The course explored the fundamentals of civics and macroeconomics. Atwell began with basics on how the US government functions and how economic policy is made. The class then focused more specifically on two case studies, immigration and healthcare. One student said that she felt like the class helped her not only gain a better understanding of government, but also how to connect with other students over politics.
“I feel like I gained an understanding of US government and politics as well as policy in smaller institutions (such as schools),” the anonymous student said. “I also gained a connection with my classmates about how we see policy, as well as helping me to strengthen my beliefs about particular issues by getting a really good background on them.”
Atwell had her students write reflection papers at the end of each unit and encouraged them to participate in surveys and focus group interviews.
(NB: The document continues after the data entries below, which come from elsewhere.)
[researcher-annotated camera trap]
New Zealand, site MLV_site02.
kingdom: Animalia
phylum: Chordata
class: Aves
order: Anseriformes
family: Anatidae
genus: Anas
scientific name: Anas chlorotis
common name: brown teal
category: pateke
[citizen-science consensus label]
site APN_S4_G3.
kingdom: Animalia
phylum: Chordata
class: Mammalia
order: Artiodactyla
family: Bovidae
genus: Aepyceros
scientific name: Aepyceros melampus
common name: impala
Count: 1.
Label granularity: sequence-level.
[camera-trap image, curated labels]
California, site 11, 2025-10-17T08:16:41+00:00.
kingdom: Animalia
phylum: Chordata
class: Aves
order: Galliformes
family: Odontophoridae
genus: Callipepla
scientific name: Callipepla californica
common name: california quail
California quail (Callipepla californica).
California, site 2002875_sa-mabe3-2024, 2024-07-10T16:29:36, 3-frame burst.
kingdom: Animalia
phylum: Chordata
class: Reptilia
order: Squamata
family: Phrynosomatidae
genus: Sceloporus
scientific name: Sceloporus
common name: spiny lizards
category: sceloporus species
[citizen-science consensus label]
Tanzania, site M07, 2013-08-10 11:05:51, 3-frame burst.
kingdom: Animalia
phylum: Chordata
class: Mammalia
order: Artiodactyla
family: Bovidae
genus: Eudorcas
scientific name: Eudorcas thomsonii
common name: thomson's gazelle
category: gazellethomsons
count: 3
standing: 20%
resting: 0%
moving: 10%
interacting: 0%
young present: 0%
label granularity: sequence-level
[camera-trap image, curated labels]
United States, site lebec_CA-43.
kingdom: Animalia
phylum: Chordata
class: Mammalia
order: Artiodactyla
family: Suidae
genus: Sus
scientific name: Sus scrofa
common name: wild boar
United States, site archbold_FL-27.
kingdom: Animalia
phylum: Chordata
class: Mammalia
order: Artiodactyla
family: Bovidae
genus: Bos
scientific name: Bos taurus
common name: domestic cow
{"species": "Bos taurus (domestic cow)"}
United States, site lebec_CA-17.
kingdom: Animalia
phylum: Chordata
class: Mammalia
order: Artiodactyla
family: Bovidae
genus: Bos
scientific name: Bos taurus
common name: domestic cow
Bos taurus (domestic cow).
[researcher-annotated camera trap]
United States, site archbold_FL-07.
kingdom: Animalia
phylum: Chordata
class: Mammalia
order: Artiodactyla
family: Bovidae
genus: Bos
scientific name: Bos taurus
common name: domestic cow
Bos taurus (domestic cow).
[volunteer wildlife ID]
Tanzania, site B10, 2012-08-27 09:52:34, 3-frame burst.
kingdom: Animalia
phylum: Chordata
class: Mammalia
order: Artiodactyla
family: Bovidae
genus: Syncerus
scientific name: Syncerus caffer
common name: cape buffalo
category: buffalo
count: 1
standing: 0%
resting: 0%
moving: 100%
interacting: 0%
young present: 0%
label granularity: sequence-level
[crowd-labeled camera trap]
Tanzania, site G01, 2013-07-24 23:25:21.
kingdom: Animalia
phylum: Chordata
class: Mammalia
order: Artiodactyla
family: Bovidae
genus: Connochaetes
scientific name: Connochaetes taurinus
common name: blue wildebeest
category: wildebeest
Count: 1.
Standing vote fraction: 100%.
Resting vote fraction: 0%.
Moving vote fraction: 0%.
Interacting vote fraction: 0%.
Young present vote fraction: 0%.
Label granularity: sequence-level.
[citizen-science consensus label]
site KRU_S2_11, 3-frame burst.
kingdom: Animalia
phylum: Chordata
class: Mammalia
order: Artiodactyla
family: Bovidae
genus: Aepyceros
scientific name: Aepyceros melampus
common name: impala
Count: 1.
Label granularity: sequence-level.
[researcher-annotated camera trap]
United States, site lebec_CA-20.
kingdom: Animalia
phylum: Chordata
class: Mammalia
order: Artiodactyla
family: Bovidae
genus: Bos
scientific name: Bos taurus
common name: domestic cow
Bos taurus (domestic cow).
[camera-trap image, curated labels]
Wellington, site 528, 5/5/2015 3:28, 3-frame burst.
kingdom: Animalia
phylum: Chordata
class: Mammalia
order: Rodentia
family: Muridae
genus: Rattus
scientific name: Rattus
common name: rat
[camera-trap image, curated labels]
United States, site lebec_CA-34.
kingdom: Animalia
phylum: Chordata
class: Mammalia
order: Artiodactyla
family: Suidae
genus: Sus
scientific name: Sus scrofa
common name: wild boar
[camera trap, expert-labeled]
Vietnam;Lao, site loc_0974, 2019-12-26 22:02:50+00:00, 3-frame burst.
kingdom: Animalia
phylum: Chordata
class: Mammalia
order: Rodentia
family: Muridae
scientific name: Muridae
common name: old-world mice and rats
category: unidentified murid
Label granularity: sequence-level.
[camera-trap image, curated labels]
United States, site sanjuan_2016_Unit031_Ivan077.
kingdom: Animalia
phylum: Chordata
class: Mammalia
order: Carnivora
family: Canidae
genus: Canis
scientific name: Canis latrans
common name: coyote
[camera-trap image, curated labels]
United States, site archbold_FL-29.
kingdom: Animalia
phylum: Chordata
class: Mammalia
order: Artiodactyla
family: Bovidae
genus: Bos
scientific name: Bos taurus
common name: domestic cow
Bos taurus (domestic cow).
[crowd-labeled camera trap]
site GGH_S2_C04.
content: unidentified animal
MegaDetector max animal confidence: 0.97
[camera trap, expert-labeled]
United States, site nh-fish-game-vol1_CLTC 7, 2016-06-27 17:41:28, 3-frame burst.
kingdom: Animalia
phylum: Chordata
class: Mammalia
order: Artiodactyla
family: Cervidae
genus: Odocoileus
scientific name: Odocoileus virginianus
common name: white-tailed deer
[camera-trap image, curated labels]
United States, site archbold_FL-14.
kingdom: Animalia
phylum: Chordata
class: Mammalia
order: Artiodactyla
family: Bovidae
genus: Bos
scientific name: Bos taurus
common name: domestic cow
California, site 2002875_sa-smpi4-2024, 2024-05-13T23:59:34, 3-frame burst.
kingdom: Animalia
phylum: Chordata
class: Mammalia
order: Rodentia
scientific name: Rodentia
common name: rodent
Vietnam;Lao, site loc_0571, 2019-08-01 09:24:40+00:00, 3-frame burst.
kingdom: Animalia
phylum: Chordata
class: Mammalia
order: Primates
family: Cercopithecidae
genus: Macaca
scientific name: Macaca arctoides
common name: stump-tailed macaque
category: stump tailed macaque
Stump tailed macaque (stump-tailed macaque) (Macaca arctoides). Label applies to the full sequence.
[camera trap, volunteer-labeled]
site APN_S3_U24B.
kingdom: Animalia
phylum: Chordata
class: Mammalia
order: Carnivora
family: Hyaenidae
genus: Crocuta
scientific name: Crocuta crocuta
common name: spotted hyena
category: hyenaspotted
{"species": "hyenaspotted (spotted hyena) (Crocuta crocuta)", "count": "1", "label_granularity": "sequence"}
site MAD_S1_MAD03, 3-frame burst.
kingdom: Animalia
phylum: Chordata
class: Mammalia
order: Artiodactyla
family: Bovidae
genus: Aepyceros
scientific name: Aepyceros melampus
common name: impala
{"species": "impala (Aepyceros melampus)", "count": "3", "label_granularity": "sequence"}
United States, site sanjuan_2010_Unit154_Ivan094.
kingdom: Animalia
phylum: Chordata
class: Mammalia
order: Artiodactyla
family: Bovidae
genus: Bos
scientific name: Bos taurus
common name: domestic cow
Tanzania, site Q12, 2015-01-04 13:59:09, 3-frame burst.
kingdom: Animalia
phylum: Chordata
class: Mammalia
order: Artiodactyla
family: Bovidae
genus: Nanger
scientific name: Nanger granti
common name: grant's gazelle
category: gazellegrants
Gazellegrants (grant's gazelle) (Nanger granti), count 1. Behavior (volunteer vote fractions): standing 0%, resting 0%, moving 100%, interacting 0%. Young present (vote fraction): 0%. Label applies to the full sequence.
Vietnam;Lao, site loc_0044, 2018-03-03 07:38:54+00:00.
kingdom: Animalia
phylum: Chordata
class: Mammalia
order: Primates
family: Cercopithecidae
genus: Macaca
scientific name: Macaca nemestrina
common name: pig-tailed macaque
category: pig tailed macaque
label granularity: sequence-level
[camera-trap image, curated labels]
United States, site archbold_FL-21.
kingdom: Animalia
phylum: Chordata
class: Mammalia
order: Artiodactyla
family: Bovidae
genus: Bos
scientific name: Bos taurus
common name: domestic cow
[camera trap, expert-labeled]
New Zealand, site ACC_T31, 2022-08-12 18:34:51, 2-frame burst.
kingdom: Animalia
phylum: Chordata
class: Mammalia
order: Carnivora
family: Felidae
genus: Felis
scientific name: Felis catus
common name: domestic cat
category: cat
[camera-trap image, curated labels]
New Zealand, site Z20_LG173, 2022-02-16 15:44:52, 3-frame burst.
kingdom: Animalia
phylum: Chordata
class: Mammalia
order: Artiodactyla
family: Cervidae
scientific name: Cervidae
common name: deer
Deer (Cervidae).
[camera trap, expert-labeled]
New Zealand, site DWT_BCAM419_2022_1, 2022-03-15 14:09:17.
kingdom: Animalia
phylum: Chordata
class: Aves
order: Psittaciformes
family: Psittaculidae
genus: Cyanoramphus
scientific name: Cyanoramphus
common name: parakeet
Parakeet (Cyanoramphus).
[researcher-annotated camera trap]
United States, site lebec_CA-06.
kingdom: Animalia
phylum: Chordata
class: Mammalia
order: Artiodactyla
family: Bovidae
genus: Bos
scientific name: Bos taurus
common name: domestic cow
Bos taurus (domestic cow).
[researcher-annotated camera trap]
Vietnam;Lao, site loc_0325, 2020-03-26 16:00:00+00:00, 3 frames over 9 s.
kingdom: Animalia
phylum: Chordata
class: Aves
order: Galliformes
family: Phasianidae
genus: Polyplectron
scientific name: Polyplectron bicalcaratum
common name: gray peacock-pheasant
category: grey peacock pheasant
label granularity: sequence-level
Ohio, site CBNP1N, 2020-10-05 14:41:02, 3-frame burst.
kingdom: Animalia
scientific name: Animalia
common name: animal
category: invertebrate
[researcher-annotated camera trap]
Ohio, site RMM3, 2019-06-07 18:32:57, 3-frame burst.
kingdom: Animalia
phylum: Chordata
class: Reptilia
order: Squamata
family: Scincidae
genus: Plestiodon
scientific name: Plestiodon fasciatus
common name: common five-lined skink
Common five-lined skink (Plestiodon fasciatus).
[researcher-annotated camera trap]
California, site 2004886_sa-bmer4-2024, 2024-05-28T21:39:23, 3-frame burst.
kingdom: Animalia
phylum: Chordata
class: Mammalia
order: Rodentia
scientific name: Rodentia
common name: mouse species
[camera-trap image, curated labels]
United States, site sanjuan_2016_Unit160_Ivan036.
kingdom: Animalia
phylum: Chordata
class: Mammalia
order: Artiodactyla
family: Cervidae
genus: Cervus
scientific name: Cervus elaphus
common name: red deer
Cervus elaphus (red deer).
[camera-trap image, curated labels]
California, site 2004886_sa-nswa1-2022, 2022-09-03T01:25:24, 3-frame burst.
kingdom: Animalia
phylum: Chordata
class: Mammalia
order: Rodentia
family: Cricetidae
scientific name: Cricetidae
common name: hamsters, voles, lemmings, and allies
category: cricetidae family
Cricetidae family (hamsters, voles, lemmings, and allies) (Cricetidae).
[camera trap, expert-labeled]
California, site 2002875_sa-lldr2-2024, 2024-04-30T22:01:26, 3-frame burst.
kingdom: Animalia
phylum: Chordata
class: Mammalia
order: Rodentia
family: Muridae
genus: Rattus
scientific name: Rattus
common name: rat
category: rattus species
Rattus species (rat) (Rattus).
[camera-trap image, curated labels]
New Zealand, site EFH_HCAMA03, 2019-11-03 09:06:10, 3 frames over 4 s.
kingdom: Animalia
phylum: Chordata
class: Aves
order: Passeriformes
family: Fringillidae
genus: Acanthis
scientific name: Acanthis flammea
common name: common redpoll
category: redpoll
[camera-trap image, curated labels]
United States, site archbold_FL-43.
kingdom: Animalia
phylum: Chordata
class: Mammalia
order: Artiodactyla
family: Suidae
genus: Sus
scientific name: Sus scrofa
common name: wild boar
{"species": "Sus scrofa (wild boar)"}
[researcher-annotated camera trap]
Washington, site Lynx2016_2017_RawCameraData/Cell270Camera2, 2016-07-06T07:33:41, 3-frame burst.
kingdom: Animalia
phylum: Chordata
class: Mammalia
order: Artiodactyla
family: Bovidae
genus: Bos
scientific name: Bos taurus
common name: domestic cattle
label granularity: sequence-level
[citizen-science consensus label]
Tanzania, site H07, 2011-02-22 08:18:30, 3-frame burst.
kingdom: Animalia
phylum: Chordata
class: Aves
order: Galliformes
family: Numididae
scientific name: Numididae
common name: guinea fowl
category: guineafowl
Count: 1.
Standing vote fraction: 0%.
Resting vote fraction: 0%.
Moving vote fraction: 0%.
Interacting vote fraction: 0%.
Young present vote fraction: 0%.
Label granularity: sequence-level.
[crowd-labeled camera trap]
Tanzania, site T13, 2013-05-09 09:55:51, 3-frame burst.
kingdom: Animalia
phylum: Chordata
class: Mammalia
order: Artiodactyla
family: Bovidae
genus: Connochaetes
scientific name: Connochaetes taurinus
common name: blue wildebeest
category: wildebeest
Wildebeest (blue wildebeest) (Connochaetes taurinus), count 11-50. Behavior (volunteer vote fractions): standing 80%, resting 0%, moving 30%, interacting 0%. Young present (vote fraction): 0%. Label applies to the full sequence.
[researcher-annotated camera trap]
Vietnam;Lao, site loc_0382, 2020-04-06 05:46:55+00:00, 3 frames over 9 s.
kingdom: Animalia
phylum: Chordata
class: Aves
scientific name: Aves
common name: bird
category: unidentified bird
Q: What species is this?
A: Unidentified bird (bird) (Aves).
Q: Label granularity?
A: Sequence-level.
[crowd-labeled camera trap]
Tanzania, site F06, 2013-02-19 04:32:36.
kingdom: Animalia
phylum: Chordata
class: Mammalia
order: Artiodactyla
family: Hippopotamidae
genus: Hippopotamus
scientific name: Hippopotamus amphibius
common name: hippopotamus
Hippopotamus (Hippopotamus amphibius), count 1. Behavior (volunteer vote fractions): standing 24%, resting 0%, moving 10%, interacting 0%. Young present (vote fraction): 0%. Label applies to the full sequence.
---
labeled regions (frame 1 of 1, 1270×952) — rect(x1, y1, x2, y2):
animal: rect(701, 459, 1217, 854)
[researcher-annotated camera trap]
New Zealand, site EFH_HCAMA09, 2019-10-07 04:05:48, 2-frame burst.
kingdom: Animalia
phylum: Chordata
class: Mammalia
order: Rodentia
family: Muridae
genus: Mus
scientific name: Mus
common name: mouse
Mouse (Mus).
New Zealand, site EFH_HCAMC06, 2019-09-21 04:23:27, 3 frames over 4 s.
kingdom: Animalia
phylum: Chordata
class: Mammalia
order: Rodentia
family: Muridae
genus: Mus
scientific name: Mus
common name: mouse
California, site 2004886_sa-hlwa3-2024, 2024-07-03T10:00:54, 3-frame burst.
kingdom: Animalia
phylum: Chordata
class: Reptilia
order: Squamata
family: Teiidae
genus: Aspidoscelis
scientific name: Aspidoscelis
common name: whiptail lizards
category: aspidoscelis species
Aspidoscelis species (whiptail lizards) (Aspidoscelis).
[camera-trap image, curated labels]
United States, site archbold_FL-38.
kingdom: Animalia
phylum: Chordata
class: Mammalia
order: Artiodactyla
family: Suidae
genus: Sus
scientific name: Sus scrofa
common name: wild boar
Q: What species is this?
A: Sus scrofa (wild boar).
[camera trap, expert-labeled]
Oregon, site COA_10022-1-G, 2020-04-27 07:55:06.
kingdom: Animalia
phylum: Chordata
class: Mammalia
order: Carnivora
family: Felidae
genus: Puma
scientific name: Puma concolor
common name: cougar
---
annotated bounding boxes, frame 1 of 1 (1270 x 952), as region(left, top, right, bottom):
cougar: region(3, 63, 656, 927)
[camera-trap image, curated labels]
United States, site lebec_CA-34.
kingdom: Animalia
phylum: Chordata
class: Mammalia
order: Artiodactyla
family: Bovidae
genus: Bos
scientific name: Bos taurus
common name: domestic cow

She is using these as data points for her report; however, because the course was self-selected and Marlborough has a very specific demographic, students’ experiences discussing politics in the classroom may be different than they would be at a typical school. For example, Marlborough’s student body is predominantly left leaning, so students may have experienced less disagreement in the classroom than they would have in more ideologically diverse schools. Atwell says that although her research might not make the biggest discoveries, it will reveal small patterns and methods for teaching students political literacy.
“Sometimes the findings are subtle, sometimes they are unexpected and sometimes they prompt you to refashion your question a little bit differently, and I think that’s probably where this is going,” Atwell said. “Largely because of the particular student population who were the focus of the study: It was a self selected group of students who chose to take the course, and there was overall less ideological diversity than there might have been, and that certainly is going to affect the results.”
She hopes to create a framework that can help Marlborough, as well as other schools, achieve these goals. Atwell said that she hopes she can emphasize the importance of listening to others when it comes to politics.
“Being able to both advocate for your own position and be intellectually flexible and open minded enough to really listen to somebody with a different opinion and figure out how to work productively with them are skills that will serve every Marlborough student in the future,” Atwell said.